◆ Work order
The lines to be copied are those below that contain "сетях".
--- Task inputs ---
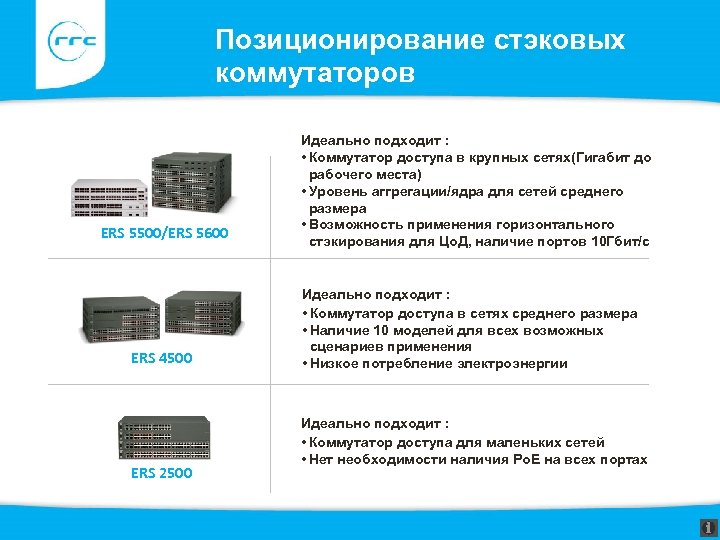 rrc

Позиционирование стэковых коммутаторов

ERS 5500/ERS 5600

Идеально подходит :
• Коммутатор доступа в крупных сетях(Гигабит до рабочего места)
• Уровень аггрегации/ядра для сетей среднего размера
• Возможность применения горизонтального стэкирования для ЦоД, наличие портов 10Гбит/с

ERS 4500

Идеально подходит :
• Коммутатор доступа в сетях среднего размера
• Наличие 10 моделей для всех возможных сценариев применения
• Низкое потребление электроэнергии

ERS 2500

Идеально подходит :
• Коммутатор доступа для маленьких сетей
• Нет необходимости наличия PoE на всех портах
---
--- Task inputs ---
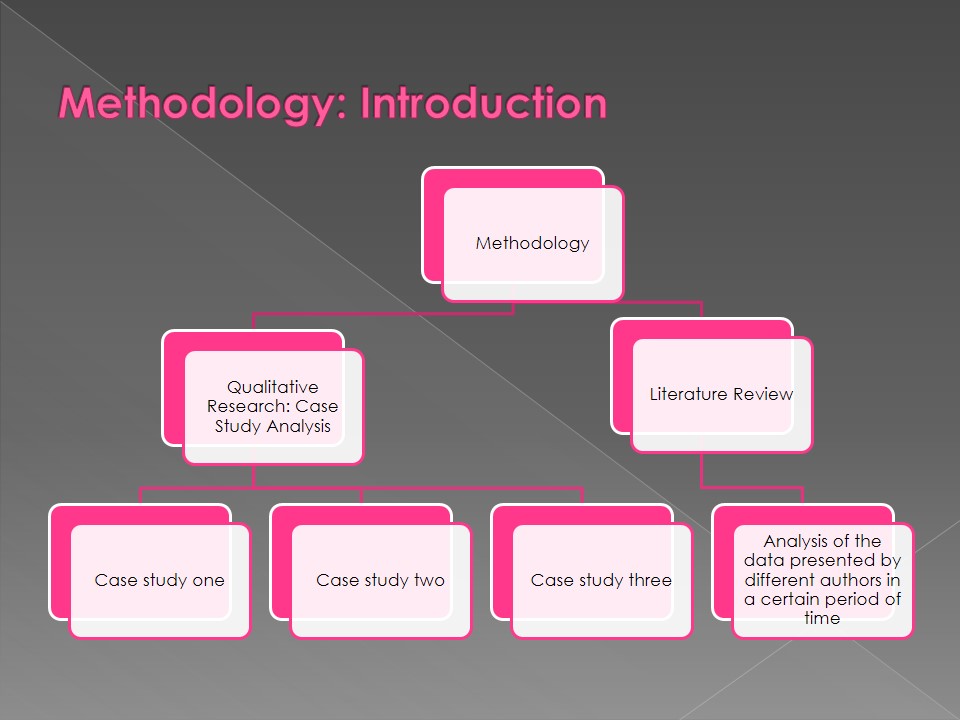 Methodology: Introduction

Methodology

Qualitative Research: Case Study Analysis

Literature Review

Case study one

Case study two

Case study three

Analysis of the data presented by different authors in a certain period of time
---
◆ Response to the exercise
• Коммутатор доступа в крупных сетях(Гигабит до рабочего места)
• Коммутатор доступа в сетях среднего размера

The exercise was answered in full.